**Kutipan:**
The Minions, terlepas dari kontroversi gaya bermain mereka yang sering dibilang suka memprovokasi lawan, mereka adalah anak-anak muda yang gigih dan ulet menempa diri mereka, memperkaya skill mereka, dan memperkuat mental mereka. Postur tubuh tak pernah menghalangi mereka untuk berprestasi. Karena mereka selalu push themselves beyond their limits.

How to train ourselves to push ourselves beyond our limits.
Menurut seorang Leadership Coach, Derek Lauber, ada beberapa cara untuk melatih diri kita untuk Push Ourselves beyond Our Limits:
·      Create the goal
Tentukan gol kita. Menurut Lauber ini akan membantu kita meberi energy ekstra secara mental untuk mendorong kita berusaha lebih keras lagi.
·      Push in short bursts
Menurut Lauber, kita juga perlu mentolelir diri kita sendiri. Ketika kita sudah menentukan gol kita dan sudang menentukan kapan harus selesai, tapi kita menemui jalan buntu. Kita bisa berhenti sejenak sambil mencari jalan keluar.  Lalu buat target waktu lagi dan selesaikan sebaik mungkin. However, don’t make too much excuse for yourself. Membuat terlalu banyak excuse untuk diri kita sendiri juga tidak baik.
·      Challenge yourself to take one more step
Ketika kita merasa kita sudah berada di batas kemampuan kita, ketika kita merasa kita sudah kepayahan dan menemui jalan buntu, cobalah untuk mencoba lagi, melangkah lagi sampai kita melangkah sedikit lebih jauh.

**Daftar Tugas:**
1. Pilih lalu salin setiap baris data yang memuat kata "counts".
2. Tuliskan lanjutan kutipan tentang cara melatih diri melampaui batas kemampuan, dimulai setelah kalimat terakhirnya.
Kutipan di atas dan baris-baris data ini adalah dua bahan yang terpisah.

[Data segmentasi]
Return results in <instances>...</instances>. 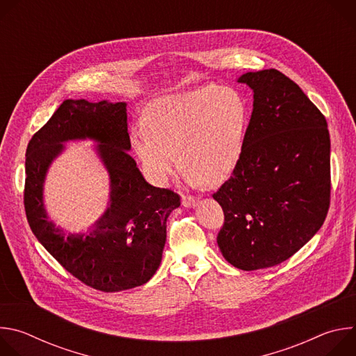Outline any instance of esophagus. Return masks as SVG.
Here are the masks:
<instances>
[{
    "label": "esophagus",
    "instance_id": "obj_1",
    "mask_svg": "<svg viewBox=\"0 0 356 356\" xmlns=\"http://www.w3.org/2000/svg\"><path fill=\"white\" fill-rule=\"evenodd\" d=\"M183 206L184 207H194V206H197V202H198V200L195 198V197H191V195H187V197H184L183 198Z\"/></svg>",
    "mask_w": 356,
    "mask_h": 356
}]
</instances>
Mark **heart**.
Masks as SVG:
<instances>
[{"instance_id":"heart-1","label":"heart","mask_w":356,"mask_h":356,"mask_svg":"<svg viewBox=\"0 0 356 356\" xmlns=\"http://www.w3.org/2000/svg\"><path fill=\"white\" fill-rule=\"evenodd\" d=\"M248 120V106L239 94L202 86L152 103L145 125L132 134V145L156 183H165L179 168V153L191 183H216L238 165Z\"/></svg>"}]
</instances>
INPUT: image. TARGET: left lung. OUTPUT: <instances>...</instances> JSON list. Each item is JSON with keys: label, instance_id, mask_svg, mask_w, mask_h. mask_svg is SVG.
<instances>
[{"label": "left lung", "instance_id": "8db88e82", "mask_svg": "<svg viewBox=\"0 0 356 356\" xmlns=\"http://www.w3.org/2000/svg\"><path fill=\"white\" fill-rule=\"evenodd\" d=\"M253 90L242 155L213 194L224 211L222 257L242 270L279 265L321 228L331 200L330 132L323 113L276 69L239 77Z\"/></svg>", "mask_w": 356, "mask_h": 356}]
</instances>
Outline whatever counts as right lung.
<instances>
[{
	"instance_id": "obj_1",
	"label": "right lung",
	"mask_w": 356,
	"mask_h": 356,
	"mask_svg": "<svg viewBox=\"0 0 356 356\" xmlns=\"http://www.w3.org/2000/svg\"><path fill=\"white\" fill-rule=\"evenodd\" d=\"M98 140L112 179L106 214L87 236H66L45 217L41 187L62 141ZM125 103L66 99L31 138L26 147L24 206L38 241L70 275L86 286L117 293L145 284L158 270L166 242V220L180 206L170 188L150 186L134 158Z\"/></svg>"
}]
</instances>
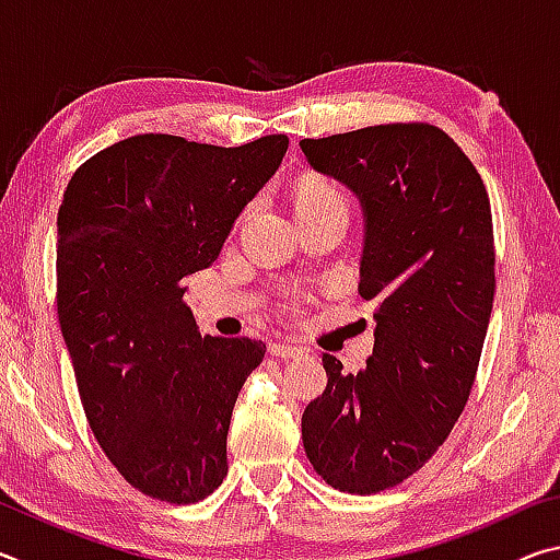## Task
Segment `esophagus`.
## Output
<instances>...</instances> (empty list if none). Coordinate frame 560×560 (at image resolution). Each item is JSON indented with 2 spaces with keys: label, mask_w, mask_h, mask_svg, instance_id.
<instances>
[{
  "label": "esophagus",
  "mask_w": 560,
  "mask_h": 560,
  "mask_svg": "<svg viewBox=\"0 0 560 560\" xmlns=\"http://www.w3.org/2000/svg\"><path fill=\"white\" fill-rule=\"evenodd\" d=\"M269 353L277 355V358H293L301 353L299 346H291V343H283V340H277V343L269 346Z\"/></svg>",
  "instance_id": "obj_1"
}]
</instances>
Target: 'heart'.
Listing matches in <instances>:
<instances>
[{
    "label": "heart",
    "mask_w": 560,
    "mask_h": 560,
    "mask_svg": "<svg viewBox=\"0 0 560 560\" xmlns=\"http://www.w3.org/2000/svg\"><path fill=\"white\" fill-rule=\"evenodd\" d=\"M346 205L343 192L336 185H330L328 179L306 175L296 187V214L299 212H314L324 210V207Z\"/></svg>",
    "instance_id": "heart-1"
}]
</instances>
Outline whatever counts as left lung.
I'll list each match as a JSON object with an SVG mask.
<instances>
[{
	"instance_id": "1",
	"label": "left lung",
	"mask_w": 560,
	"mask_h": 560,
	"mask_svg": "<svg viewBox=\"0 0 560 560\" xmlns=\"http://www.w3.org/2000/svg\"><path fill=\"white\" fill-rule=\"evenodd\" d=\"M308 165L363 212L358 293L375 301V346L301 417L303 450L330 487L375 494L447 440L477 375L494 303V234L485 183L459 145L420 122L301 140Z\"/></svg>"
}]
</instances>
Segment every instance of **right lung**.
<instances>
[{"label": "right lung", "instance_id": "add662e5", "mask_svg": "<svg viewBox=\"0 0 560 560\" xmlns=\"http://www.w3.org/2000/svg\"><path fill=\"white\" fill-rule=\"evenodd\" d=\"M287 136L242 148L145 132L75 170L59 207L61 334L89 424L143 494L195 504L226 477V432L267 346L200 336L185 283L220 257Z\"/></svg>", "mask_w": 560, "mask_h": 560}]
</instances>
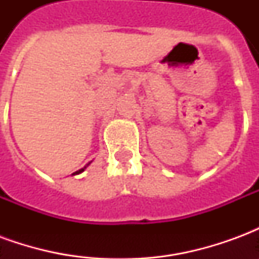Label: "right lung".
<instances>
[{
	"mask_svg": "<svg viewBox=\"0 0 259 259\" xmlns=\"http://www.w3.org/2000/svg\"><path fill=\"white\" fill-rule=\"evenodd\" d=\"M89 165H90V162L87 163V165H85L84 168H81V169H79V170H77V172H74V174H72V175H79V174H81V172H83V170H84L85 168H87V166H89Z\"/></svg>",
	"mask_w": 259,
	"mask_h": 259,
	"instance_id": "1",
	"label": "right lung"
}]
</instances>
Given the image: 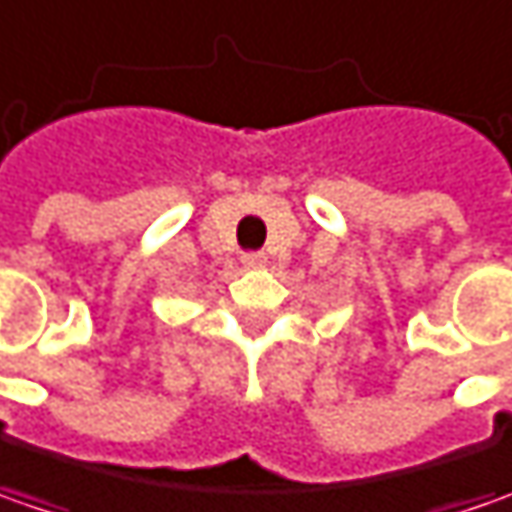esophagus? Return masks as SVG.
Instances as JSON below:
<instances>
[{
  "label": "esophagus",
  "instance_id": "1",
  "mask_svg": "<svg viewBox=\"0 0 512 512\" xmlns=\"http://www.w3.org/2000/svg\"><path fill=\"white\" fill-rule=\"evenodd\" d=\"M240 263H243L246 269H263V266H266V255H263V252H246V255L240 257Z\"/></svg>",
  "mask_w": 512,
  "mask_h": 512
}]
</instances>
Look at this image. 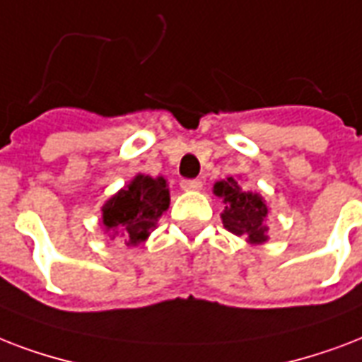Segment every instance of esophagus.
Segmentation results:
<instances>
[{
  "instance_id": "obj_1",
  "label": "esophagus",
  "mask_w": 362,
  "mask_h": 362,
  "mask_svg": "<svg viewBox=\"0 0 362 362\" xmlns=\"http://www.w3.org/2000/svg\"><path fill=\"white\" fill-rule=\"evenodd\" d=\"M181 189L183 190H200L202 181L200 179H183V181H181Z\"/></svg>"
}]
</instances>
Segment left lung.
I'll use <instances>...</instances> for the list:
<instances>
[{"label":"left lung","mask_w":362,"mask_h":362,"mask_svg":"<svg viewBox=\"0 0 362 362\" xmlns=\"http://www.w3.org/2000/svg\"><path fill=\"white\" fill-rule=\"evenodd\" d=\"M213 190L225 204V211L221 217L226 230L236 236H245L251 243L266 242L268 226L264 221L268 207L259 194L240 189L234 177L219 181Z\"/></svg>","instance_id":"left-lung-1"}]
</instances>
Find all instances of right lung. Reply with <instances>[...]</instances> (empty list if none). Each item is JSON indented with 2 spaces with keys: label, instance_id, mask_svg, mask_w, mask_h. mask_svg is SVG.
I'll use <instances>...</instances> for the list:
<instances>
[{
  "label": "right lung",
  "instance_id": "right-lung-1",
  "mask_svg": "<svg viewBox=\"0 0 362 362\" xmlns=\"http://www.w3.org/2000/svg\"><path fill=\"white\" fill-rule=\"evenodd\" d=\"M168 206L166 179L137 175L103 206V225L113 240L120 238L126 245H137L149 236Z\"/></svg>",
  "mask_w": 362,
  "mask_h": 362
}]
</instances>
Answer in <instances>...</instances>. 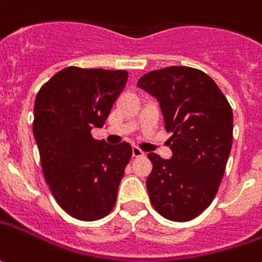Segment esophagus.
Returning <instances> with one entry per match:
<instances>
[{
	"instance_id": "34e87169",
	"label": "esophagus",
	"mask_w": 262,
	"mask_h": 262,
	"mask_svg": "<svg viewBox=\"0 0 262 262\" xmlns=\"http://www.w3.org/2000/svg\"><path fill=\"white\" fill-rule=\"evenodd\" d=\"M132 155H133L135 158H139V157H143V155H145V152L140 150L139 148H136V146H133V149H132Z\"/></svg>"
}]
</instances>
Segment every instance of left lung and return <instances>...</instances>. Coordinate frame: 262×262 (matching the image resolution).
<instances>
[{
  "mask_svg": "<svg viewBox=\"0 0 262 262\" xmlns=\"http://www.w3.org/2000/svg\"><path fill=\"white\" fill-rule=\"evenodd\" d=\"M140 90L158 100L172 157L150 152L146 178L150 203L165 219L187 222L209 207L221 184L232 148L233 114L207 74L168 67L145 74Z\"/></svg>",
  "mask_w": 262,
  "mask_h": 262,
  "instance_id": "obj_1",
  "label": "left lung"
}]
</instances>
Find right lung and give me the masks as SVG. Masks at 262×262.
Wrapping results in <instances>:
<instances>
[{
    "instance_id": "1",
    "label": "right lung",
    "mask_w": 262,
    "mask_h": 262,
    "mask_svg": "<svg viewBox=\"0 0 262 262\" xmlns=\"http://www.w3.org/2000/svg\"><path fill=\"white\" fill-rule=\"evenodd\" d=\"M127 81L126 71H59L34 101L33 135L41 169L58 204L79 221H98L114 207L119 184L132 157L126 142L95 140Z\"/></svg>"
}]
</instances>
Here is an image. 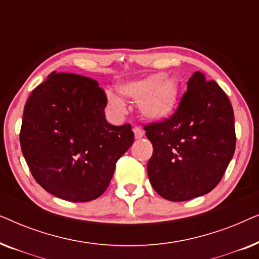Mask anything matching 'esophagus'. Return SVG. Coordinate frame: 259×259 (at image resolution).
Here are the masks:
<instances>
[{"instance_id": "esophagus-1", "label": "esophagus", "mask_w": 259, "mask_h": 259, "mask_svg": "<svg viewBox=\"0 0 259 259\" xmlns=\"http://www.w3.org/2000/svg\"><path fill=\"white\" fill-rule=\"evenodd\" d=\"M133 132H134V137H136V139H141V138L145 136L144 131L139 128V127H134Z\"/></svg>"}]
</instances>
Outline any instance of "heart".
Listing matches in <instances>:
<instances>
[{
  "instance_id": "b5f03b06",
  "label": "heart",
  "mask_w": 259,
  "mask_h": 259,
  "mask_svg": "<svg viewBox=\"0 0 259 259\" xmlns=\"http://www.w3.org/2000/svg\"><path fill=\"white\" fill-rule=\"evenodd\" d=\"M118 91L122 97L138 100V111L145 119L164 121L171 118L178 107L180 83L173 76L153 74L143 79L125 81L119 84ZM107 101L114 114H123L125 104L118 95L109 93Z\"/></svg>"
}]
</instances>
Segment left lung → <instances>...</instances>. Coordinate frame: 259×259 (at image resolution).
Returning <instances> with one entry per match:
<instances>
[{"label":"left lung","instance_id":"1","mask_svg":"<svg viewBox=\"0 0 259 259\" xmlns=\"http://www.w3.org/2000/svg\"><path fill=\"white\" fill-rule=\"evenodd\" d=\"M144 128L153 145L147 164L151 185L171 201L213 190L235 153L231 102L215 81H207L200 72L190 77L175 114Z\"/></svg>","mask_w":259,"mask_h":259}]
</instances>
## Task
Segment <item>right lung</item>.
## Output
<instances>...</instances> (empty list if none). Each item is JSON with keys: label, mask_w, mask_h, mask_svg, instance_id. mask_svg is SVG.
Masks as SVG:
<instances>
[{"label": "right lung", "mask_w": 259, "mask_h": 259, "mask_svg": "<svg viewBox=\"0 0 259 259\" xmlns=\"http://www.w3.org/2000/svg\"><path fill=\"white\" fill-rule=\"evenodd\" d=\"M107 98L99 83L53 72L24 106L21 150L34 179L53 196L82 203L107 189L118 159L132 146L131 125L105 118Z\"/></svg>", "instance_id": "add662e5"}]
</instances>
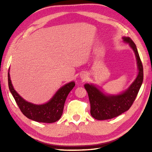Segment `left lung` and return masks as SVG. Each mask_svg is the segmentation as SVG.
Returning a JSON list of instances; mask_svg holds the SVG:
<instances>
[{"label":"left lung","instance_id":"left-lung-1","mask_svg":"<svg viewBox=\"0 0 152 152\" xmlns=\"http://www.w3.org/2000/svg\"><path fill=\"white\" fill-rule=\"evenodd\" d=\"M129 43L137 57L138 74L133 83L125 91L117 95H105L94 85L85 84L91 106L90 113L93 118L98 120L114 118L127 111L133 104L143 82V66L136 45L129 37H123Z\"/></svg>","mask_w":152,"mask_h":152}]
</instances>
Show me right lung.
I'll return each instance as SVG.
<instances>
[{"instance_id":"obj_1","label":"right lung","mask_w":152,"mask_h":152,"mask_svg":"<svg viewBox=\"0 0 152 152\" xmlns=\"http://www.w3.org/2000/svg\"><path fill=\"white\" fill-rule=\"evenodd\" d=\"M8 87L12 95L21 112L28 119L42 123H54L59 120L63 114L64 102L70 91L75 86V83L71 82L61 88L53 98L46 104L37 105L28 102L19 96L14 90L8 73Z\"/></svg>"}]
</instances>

**Hasil Tiap Tugas:**
1.
Outline whatever counts as right lung.
Outline whatever counts as left lung.

2.
·      Learn to play with pain
Cobalah untuk menikmati kelelahan-kelelahan kita dalam mengerjakan sesuatu, suatu ketika nanti kita dapat dengan bangga menceritakannya ke anak cucu kita. Dan kelalahan-kelelahan inilah yang menempa kita untuk berada di level yang lebih tinggi.

Well, mulai sekarang anda bisa memulai dengan membuat gol anda dalam pekerjaan, pendidikan, atau kehidupan, trust me, it works. demikianlah great people, stay positive and push yourself beyond your limits.

Never set limits, go after your dreams, don't be afraid to push the boundaries. And laugh a lot - it's good for you!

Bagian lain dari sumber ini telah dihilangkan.